**JOBS:**
a: Echo the part of the graph traversal thread below, everything from "Are you saying" down to "will try now.", without changing a word.
b: Duplicate every one of the records that follow the thread, line for line, leaving out the pictures.

**READING TEXT:**

When you say profile it what do you mean? I have jvisualvm open but all I was really looking for there was whether I had the heap space large enough and the JVM wasn't running GC because it couldn't keep the whole thing in memory. I think I've now got the heap size large enough that it's fine. Is there something else/some other tool you'd suggest?
Do I achieve the same outcome as 'move rel types into an enum' by putting the DynamicRelationshipType.withName calls as fields? I tried that and didn't see any difference.
I tried "Use exclude and continue as your not interested in the nodes anyway?" and didn't see any difference.
I didn't quite understand what you meant by "Imho your traversal tries to aggregate on every level not just on the last? Check e.g for path length"
Are you saying that it runs the code in my custom evaluator even when the last node on the path doesn't have a product hanging of it? Or something else?
> "Perhaps just return the paths (research area to product to sale) from
the traversal and do the aggregation on the returned paths?"
I haven't tried this yet but will try now.
> "What about introducing a top level node and just running one big traversal? > Instead of 34?"
On Saturday, 6 October 2012 07:44:37 UTC+1, Michael Hunger wrote:
> What about introducing a top level node and just running one big traversal? > Instead of 34?
> Did you try to profile it? Is it on cold caches?
> Some ideas
> Move the rel types into an enum > Use exclude and continue as your not interested in the nodes anyway?
> Imho your traversal tries to aggregate on every level not just on the > last? Check e.g for path length
> Perhaps just return the paths (research area to product to sale) from the > traversal and do the aggregation on the returned paths?
> HTH > Michael
> Sent from mobile device
> Am 05.10.2012 um 23:20 schrieb Mark Needham <m.h.n...@gmail.com<javascript:> > >:
> Hey,
> I have a graph which is modelled like this:
> Research Area 1 -> Research Area B -> Research Area X -> Product A -> > Sales 123 > Research Area 1 -> Research Area B -> Product B -> Sales 456 > Research Area 1 -> Research Area C -> Product Z -> Sales 789
> And so on. There are 4 levels of sub research areas.
> What I want to do is get the top level research areas and the 2nd from top > research areas and show the sales of products which come underneath them.
> So the final result would be something like this:
> Research Area 1 > -- Research Area B 579 > -- Research Area C 789
> I've indexed the top level research areas to speed up that lookup but I'm > struggling to get the rest of the query to run quickly but it seems like it > should be possible so I must be doing something wrong. This is what I have:
> This traversal gets run 34 times since there are 34 top level research > areas and it gets called inside a loop. Overall this bit of the code takes > about 8.5 seconds to run so that's around 0.3 seconds per traversal.
> If there's a better way to solve this problem and I'm going about it > totally the wrong way please let me know as well! I've tried changing the > code to not use the traversal API and just do the relationship lookups > directly on the nodes inside for loops but that actually takes longer than > using the traversal API. I also tried pushing the 'primary_research_area' > and 'sold' relationships into the 'relationships' method call on the API > but that made it slower as well.

**MATERIAL PROVIDED:**

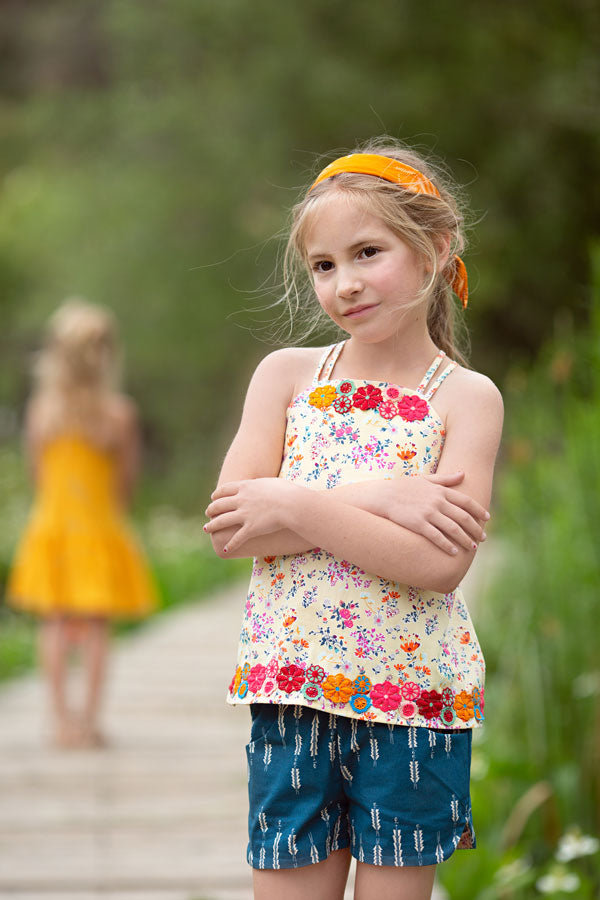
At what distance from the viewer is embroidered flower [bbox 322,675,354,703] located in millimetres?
1534

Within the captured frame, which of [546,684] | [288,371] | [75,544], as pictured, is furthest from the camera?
[75,544]

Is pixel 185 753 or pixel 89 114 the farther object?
pixel 89 114

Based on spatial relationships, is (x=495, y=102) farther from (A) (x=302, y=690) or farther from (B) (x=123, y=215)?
(A) (x=302, y=690)

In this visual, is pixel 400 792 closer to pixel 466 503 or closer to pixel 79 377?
pixel 466 503

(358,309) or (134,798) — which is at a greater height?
(358,309)

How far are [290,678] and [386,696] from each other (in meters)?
0.13

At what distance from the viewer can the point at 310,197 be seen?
64.6 inches

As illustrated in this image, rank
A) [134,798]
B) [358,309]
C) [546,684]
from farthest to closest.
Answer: [134,798] < [546,684] < [358,309]

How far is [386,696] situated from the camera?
1.54 metres

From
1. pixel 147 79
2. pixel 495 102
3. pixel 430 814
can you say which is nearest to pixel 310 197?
pixel 430 814

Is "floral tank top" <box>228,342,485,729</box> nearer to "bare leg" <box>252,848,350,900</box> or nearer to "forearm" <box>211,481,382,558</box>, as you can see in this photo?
"forearm" <box>211,481,382,558</box>

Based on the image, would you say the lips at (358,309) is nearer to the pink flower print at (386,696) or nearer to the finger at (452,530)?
the finger at (452,530)

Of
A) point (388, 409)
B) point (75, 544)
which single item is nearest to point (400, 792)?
point (388, 409)

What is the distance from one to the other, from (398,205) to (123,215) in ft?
48.0
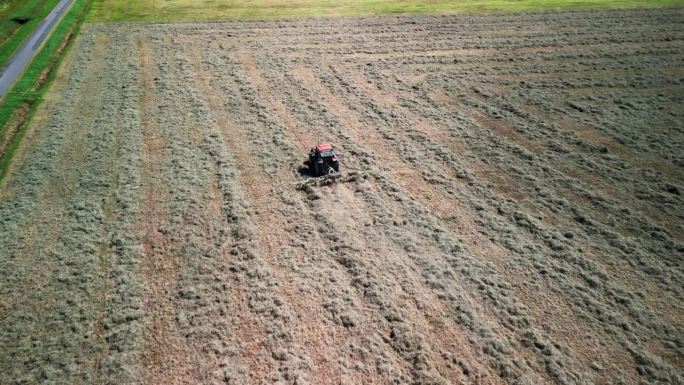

**RESULTS IN ORDER:**
a:
Are you saying that it runs the code in my custom evaluator even when the last node on the path doesn't have a product hanging of it? Or something else?
> "Perhaps just return the paths (research area to product to sale) from
the traversal and do the aggregation on the returned paths?"
I haven't tried this yet but will try now.

b:
At what distance from the viewer is embroidered flower [bbox 322,675,354,703] located in millimetres?
1534

Within the captured frame, which of [546,684] | [288,371] | [75,544], as pictured, is furthest from the camera?
[75,544]

Is pixel 185 753 or pixel 89 114 the farther object?
pixel 89 114

Based on spatial relationships, is (x=495, y=102) farther from (A) (x=302, y=690) or farther from (B) (x=123, y=215)?
(A) (x=302, y=690)

In this visual, is pixel 400 792 closer to pixel 466 503 or closer to pixel 79 377?
pixel 466 503

(358,309) or (134,798) — which is at a greater height?
(358,309)

How far are [290,678] and [386,696] from each other (in meters)?
0.13

At what distance from the viewer can the point at 310,197 be seen?
64.6 inches

As illustrated in this image, rank
A) [134,798]
B) [358,309]
C) [546,684]
from farthest to closest.
Answer: [134,798] < [546,684] < [358,309]

How far is [386,696] situated from the camera?
1.54 metres

From
1. pixel 147 79
2. pixel 495 102
3. pixel 430 814
can you say which is nearest to pixel 310 197?
pixel 430 814

Is "floral tank top" <box>228,342,485,729</box> nearer to "bare leg" <box>252,848,350,900</box> or nearer to "forearm" <box>211,481,382,558</box>, as you can see in this photo?
"forearm" <box>211,481,382,558</box>

Based on the image, would you say the lips at (358,309) is nearer to the pink flower print at (386,696) or nearer to the finger at (452,530)?
the finger at (452,530)

Of
A) point (388, 409)
B) point (75, 544)
which single item is nearest to point (400, 792)?
point (388, 409)

What is the distance from one to the other, from (398,205) to (123,215) in ft?
48.0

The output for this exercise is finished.